“Chupacabra”: TurboTax’s New Hispanic-Oriented Marketing Campaign

What: TurboTax has added a Hispanic-oriented ad in Spanish to its “Nothing to be afraid of” campaign. “The objective of the campaign is to increase awareness, product consideration, and trial,” says John Sandoval, Senior Brand and Latino Marketing Manager at Intuit.
Why it matters: The 360 degree marketing campaign addresses the fear of doing taxes. It is aimed at giving confidence to Latinos and ensuring relevance of TurboTax among acculturated and unacculturated consumers.


As Intuit TurboTax knows, marketing to Hispanics is not that easy. For the third consecutive year the company has launched a 360-degree marketing campaign dedicated to Hispanic consumers. “TurboTax is committed to educate and empower consumers to file their own taxes,” said John Sandoval, Senior Brand and Latino Marketing Manager at Intuit Inc. With the slogan No hay por qué tener miedo (There’s nothing to be afraid of), TurboTax addresses the fear of the unknown some people get when the time to file taxes approaches. The campaign tries “to communicate ease of use, in-language support and the fact that with TurboTax they are not alone while filing their taxes”, explains Sandoval.

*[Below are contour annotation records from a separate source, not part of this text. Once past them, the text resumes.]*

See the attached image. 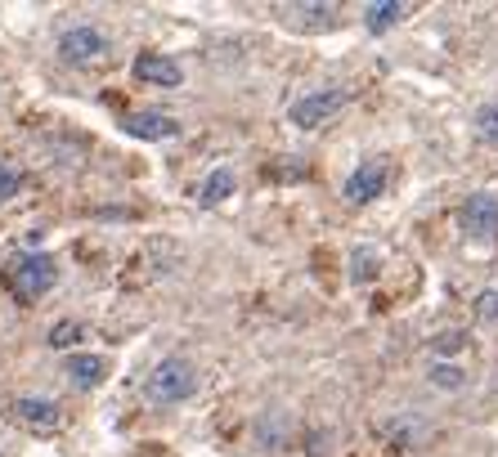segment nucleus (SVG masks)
<instances>
[{
  "label": "nucleus",
  "mask_w": 498,
  "mask_h": 457,
  "mask_svg": "<svg viewBox=\"0 0 498 457\" xmlns=\"http://www.w3.org/2000/svg\"><path fill=\"white\" fill-rule=\"evenodd\" d=\"M193 390H198V368L180 354L158 359L153 372L144 377V394L153 403H185V399H193Z\"/></svg>",
  "instance_id": "obj_1"
},
{
  "label": "nucleus",
  "mask_w": 498,
  "mask_h": 457,
  "mask_svg": "<svg viewBox=\"0 0 498 457\" xmlns=\"http://www.w3.org/2000/svg\"><path fill=\"white\" fill-rule=\"evenodd\" d=\"M10 283H14L19 300H37V296H46L59 283V265L46 251H23L14 260V269H10Z\"/></svg>",
  "instance_id": "obj_2"
},
{
  "label": "nucleus",
  "mask_w": 498,
  "mask_h": 457,
  "mask_svg": "<svg viewBox=\"0 0 498 457\" xmlns=\"http://www.w3.org/2000/svg\"><path fill=\"white\" fill-rule=\"evenodd\" d=\"M341 108H346V90L328 86V90H310V95H301V99L288 108V122L301 126V131H314V126H323L328 117H337Z\"/></svg>",
  "instance_id": "obj_3"
},
{
  "label": "nucleus",
  "mask_w": 498,
  "mask_h": 457,
  "mask_svg": "<svg viewBox=\"0 0 498 457\" xmlns=\"http://www.w3.org/2000/svg\"><path fill=\"white\" fill-rule=\"evenodd\" d=\"M59 55L68 59V63H95V59H104L108 55V37L99 32V28H68L64 37H59Z\"/></svg>",
  "instance_id": "obj_4"
},
{
  "label": "nucleus",
  "mask_w": 498,
  "mask_h": 457,
  "mask_svg": "<svg viewBox=\"0 0 498 457\" xmlns=\"http://www.w3.org/2000/svg\"><path fill=\"white\" fill-rule=\"evenodd\" d=\"M462 233L471 238H498V198L494 193H471L462 202Z\"/></svg>",
  "instance_id": "obj_5"
},
{
  "label": "nucleus",
  "mask_w": 498,
  "mask_h": 457,
  "mask_svg": "<svg viewBox=\"0 0 498 457\" xmlns=\"http://www.w3.org/2000/svg\"><path fill=\"white\" fill-rule=\"evenodd\" d=\"M382 189H386V162H382V157H368V162H359V166L350 171V180H346V202L364 207V202L382 198Z\"/></svg>",
  "instance_id": "obj_6"
},
{
  "label": "nucleus",
  "mask_w": 498,
  "mask_h": 457,
  "mask_svg": "<svg viewBox=\"0 0 498 457\" xmlns=\"http://www.w3.org/2000/svg\"><path fill=\"white\" fill-rule=\"evenodd\" d=\"M14 417H19L23 426H32V430H55V426L64 421L59 403H55V399H37V394L14 399Z\"/></svg>",
  "instance_id": "obj_7"
},
{
  "label": "nucleus",
  "mask_w": 498,
  "mask_h": 457,
  "mask_svg": "<svg viewBox=\"0 0 498 457\" xmlns=\"http://www.w3.org/2000/svg\"><path fill=\"white\" fill-rule=\"evenodd\" d=\"M122 126H126V135H135V140H176V135H180V122L167 117V113H135V117H126Z\"/></svg>",
  "instance_id": "obj_8"
},
{
  "label": "nucleus",
  "mask_w": 498,
  "mask_h": 457,
  "mask_svg": "<svg viewBox=\"0 0 498 457\" xmlns=\"http://www.w3.org/2000/svg\"><path fill=\"white\" fill-rule=\"evenodd\" d=\"M135 77L149 81V86H180V81H185L180 63L167 59V55H140V59H135Z\"/></svg>",
  "instance_id": "obj_9"
},
{
  "label": "nucleus",
  "mask_w": 498,
  "mask_h": 457,
  "mask_svg": "<svg viewBox=\"0 0 498 457\" xmlns=\"http://www.w3.org/2000/svg\"><path fill=\"white\" fill-rule=\"evenodd\" d=\"M104 377H108V363H104L99 354H82V350H73V354H68V381H73V385L95 390Z\"/></svg>",
  "instance_id": "obj_10"
},
{
  "label": "nucleus",
  "mask_w": 498,
  "mask_h": 457,
  "mask_svg": "<svg viewBox=\"0 0 498 457\" xmlns=\"http://www.w3.org/2000/svg\"><path fill=\"white\" fill-rule=\"evenodd\" d=\"M408 14V5H399V0H382V5H364V28L368 32H391L399 19Z\"/></svg>",
  "instance_id": "obj_11"
},
{
  "label": "nucleus",
  "mask_w": 498,
  "mask_h": 457,
  "mask_svg": "<svg viewBox=\"0 0 498 457\" xmlns=\"http://www.w3.org/2000/svg\"><path fill=\"white\" fill-rule=\"evenodd\" d=\"M234 171L229 166H220V171H211L207 180H202V189H198V202L202 207H216V202H225V198H234Z\"/></svg>",
  "instance_id": "obj_12"
},
{
  "label": "nucleus",
  "mask_w": 498,
  "mask_h": 457,
  "mask_svg": "<svg viewBox=\"0 0 498 457\" xmlns=\"http://www.w3.org/2000/svg\"><path fill=\"white\" fill-rule=\"evenodd\" d=\"M431 381H435L440 390H462V385H467V372H462L458 363H431Z\"/></svg>",
  "instance_id": "obj_13"
},
{
  "label": "nucleus",
  "mask_w": 498,
  "mask_h": 457,
  "mask_svg": "<svg viewBox=\"0 0 498 457\" xmlns=\"http://www.w3.org/2000/svg\"><path fill=\"white\" fill-rule=\"evenodd\" d=\"M283 14H292V19H310L314 28H332V19H337L332 5H292V10H283Z\"/></svg>",
  "instance_id": "obj_14"
},
{
  "label": "nucleus",
  "mask_w": 498,
  "mask_h": 457,
  "mask_svg": "<svg viewBox=\"0 0 498 457\" xmlns=\"http://www.w3.org/2000/svg\"><path fill=\"white\" fill-rule=\"evenodd\" d=\"M476 135H480L485 144H498V99L476 113Z\"/></svg>",
  "instance_id": "obj_15"
},
{
  "label": "nucleus",
  "mask_w": 498,
  "mask_h": 457,
  "mask_svg": "<svg viewBox=\"0 0 498 457\" xmlns=\"http://www.w3.org/2000/svg\"><path fill=\"white\" fill-rule=\"evenodd\" d=\"M19 189H23V171L14 162H0V202L19 198Z\"/></svg>",
  "instance_id": "obj_16"
},
{
  "label": "nucleus",
  "mask_w": 498,
  "mask_h": 457,
  "mask_svg": "<svg viewBox=\"0 0 498 457\" xmlns=\"http://www.w3.org/2000/svg\"><path fill=\"white\" fill-rule=\"evenodd\" d=\"M350 265H355V269H350V278H355V283H368V278L377 274V251L359 247V251L350 256Z\"/></svg>",
  "instance_id": "obj_17"
},
{
  "label": "nucleus",
  "mask_w": 498,
  "mask_h": 457,
  "mask_svg": "<svg viewBox=\"0 0 498 457\" xmlns=\"http://www.w3.org/2000/svg\"><path fill=\"white\" fill-rule=\"evenodd\" d=\"M476 314H480L485 323H498V287H485V292L476 296Z\"/></svg>",
  "instance_id": "obj_18"
},
{
  "label": "nucleus",
  "mask_w": 498,
  "mask_h": 457,
  "mask_svg": "<svg viewBox=\"0 0 498 457\" xmlns=\"http://www.w3.org/2000/svg\"><path fill=\"white\" fill-rule=\"evenodd\" d=\"M73 341H82V327H77V323H59V327L50 332V345H55V350H73Z\"/></svg>",
  "instance_id": "obj_19"
},
{
  "label": "nucleus",
  "mask_w": 498,
  "mask_h": 457,
  "mask_svg": "<svg viewBox=\"0 0 498 457\" xmlns=\"http://www.w3.org/2000/svg\"><path fill=\"white\" fill-rule=\"evenodd\" d=\"M462 345H467V336H462V332H440V336L431 341V350H435L440 359H444V354H458Z\"/></svg>",
  "instance_id": "obj_20"
}]
</instances>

The ads in English, launched on January 1st, revolve around the idea that commonly scary things such as a ghost in the attic, a possessed teddy bear, or a hairy monster in the woods are not as scary as people might think, just like taxes. Similarly, the ad in Spanish shows a traditionally scary creature, famously known in the Hispanic world as “Chupacabra”, presented in a rather comical way. In the midst of shadows and goats bleating, a narrator starts, “We are usually more afraid than necessary of certain things… and then we do our taxes with TurboTax”. We notice ‘El Chupacabra’ is speaking while he picks up a goat… to pet. Everything is easy for Mr. Chupacabra as he consults with a CPA on his phone, in Spanish, all while petting his goat.


“Multicultural agency Gallegos UNITED leveraged the legendary creature ‘Chupacabra’ that exists in the folklore of various Latin American countries and brought it to life with a twist”, asserted Sandoval. TurboTax is taking into account the nuances of the Latino population, and so they plan to approach the audience from a bilingual perspective: “We are taking a bilingual approach to reach consumers through Spanish and English language content created by prominent social influencers,” added Sandoval. “For us, Spanish is a tactic, not a strategy. We speak to our Latino consumers in the language they prefer based on receptivity and context.”


To ensure maximum reach, Intuit has planned a multi-channel effort, including community events, influencers, and social media. “The objective of the campaign is to increase awareness, product consideration, and trial,” said Sandoval. “Our newly launched TurboTax Live offering, which allows customers to have a credentialed CPA or EA review their tax return before they file, in the language of their choice and from the comfort of their living room.”

TurboTax is confident users will feel as at ease as Mr.Chupacabra, and they are invited to join the conversation on social media and share their tax experience using the hashtag #ConTurboTaxPuedes during the tax season, which runs through April 17th, 2018.